Le 20 septembre dernier, il est réélu à la tête de son parti avec 553 voix sur 807 exprimées. Cependant, il faut aller plus loin et regarder aussi les suffrages des sympathisants du parti, qui dépasse le million. Ces derniers sont regroupés en 405 voix : sur celles-ci, 224 sont remportées par Shinzo Abe, mais Shigeru Ishida en obtient 181. C’est le principal opposant à Abe, du même parti, mais celui-ci est divisé en plusieurs branches. Même si Abe a été réélu et fait figure de première option, on peut penser que ce relatif maigre écart entre les sympathisants lui donne, au moins, un droit de parole et de débat au sein de sa majorité. C’est un actuel ministre, qui est connu pour avoir occupé des fonctions majeures dans le pays, et notamment dans la défense.

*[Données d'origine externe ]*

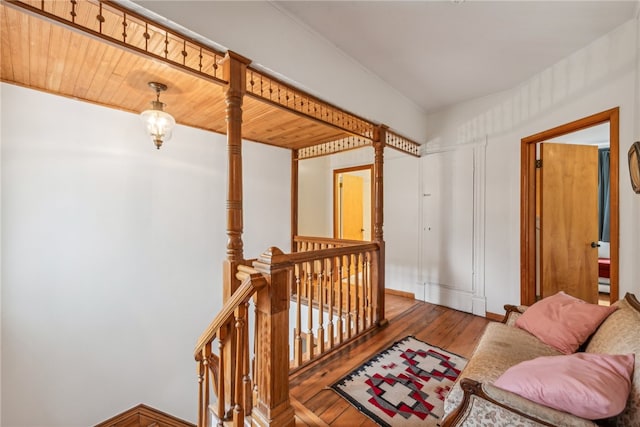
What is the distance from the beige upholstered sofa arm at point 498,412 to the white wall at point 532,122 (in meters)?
1.76

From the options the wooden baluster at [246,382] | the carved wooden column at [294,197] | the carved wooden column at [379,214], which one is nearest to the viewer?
the wooden baluster at [246,382]

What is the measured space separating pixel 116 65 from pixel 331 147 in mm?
2875

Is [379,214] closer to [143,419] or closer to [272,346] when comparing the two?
[272,346]

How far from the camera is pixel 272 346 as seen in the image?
1.46 metres

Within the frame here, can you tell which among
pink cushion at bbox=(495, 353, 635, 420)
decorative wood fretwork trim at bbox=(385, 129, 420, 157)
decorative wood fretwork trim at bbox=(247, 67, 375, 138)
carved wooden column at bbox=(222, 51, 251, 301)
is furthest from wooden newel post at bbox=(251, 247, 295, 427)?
decorative wood fretwork trim at bbox=(385, 129, 420, 157)

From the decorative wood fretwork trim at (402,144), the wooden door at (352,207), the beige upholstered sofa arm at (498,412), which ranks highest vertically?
the decorative wood fretwork trim at (402,144)

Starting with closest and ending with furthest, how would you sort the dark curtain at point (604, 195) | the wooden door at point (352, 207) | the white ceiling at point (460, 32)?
the white ceiling at point (460, 32), the dark curtain at point (604, 195), the wooden door at point (352, 207)

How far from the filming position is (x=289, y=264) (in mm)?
1562

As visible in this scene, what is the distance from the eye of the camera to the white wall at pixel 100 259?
2363 millimetres

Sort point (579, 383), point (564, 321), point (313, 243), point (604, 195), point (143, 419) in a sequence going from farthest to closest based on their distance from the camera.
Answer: point (604, 195) < point (313, 243) < point (143, 419) < point (564, 321) < point (579, 383)

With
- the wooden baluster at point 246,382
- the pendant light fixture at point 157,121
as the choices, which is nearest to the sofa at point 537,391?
the wooden baluster at point 246,382

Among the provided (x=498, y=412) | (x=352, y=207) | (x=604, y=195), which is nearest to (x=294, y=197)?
(x=352, y=207)

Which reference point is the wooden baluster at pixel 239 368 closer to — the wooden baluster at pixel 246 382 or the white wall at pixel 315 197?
the wooden baluster at pixel 246 382

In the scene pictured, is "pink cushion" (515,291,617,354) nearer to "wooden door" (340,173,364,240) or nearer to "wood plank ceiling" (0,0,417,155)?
"wood plank ceiling" (0,0,417,155)
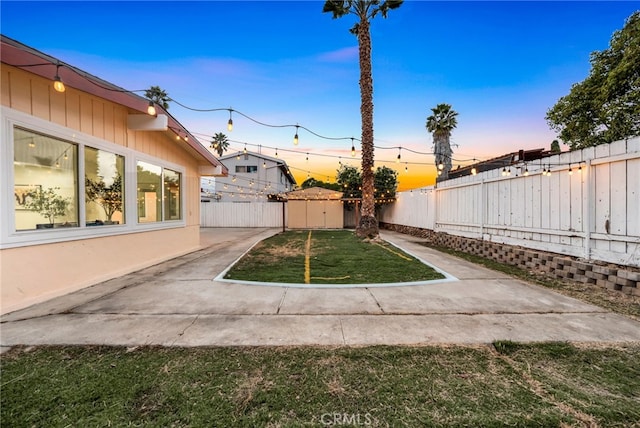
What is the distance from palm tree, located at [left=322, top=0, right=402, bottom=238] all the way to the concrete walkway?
597 centimetres

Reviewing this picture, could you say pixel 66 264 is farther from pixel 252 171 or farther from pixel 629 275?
pixel 252 171

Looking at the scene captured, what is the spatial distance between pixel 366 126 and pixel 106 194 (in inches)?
331

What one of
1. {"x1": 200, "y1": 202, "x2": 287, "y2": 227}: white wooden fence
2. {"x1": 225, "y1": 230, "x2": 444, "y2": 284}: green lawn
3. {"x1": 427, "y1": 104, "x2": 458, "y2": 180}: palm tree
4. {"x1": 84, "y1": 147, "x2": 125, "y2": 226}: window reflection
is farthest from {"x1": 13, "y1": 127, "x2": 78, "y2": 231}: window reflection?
{"x1": 427, "y1": 104, "x2": 458, "y2": 180}: palm tree

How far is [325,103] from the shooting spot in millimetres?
14078

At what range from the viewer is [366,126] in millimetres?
10391

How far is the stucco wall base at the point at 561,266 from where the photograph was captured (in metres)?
4.07

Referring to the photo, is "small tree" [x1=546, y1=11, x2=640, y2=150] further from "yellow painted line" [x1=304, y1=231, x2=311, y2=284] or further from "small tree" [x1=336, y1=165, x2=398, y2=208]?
"small tree" [x1=336, y1=165, x2=398, y2=208]

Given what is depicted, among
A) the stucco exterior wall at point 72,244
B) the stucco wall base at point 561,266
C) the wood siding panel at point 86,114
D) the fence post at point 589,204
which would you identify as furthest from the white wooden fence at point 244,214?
the fence post at point 589,204

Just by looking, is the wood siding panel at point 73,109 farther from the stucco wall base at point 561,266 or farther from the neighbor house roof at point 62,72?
the stucco wall base at point 561,266

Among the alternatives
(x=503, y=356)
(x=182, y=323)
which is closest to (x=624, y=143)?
(x=503, y=356)

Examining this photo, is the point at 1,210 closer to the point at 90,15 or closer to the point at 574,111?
the point at 90,15

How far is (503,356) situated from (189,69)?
13109 mm

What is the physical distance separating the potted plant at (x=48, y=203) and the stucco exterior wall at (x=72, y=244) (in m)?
0.46

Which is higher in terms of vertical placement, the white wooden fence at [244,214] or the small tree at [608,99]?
the small tree at [608,99]
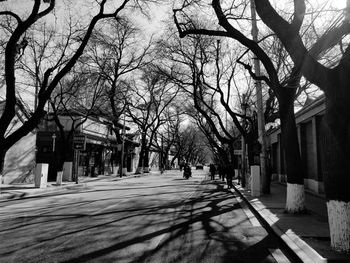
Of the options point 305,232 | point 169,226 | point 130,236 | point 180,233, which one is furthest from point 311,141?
point 130,236

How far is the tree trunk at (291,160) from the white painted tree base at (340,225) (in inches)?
180

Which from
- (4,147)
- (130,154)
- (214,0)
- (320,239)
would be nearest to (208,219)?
(320,239)

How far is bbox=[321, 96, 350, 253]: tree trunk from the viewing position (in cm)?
615

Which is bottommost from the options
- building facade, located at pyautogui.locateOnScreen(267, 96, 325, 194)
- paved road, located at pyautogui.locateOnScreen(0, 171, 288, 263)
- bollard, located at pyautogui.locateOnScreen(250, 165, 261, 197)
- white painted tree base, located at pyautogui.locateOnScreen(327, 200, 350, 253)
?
paved road, located at pyautogui.locateOnScreen(0, 171, 288, 263)

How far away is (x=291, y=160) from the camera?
1104 cm

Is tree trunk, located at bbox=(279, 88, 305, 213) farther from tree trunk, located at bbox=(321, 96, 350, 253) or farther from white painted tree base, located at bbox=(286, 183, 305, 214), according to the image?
tree trunk, located at bbox=(321, 96, 350, 253)

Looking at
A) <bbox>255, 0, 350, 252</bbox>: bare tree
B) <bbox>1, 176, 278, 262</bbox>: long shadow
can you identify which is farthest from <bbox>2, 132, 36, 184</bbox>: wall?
<bbox>255, 0, 350, 252</bbox>: bare tree

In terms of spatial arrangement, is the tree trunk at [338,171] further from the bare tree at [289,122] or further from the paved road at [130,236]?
the bare tree at [289,122]

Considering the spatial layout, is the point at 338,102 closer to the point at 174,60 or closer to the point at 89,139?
the point at 174,60

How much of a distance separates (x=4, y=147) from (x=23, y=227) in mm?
8936

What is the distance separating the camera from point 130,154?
5422 centimetres

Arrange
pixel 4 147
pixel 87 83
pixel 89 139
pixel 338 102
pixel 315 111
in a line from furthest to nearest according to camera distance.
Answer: pixel 89 139 < pixel 87 83 < pixel 315 111 < pixel 4 147 < pixel 338 102

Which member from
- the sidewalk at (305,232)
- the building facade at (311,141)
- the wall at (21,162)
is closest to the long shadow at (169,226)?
the sidewalk at (305,232)

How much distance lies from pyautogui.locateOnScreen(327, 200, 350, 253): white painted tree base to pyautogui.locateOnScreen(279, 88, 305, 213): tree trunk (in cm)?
456
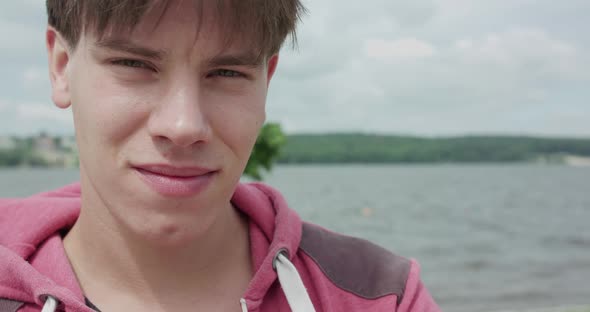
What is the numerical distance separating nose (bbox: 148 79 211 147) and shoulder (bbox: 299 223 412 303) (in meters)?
0.69

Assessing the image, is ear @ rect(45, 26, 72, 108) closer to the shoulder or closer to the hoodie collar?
the hoodie collar

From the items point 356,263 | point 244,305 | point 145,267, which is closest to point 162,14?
point 145,267

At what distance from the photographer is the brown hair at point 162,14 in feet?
5.72

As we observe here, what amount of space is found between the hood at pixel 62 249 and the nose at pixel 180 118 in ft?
Result: 1.87

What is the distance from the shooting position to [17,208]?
7.29 feet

Ishiba et Abe souhaitent tout deux réformer le pays et sa constitution : dans sa continuité politique, Abe a pour ambition de continuer ses réformes économiques, dites « Abenomics ». Ishiba lui, voudrait s’occuper des régions du Japon, jugées abandonnées et pouvant selon lui résoudre le problème de croissance du pays.

La Constitution du Japon, dont ce fameux article pacifiste, qui interdit au Japon la détention d’une armée et l’oblige à être en paix, est depuis longtemps sujet à débat pour les politiques comme Abe, qui souhaitent supprimer cet article. Cependant, la population est globalement très attachée à cette volonté pacifiste, et un gouvernement heurté par les scandales de corruption, comme celui de Shinzo Abe depuis deux ans, est régulièrement freiné pour l’application de sa mesure.

Dans une région Sud-Est asiatique où les chefs politiques sont conservateurs et forts (c.f Chine, Corée du Sud), Shinzo Abe ne fait pas figure d’exception. Tout comme son homologue chinois, il mise sur une longévité au pouvoir pour appliquer pleinement ses mesures, et profite d’une opposition émiettée et d’une relative confiance de son peuple.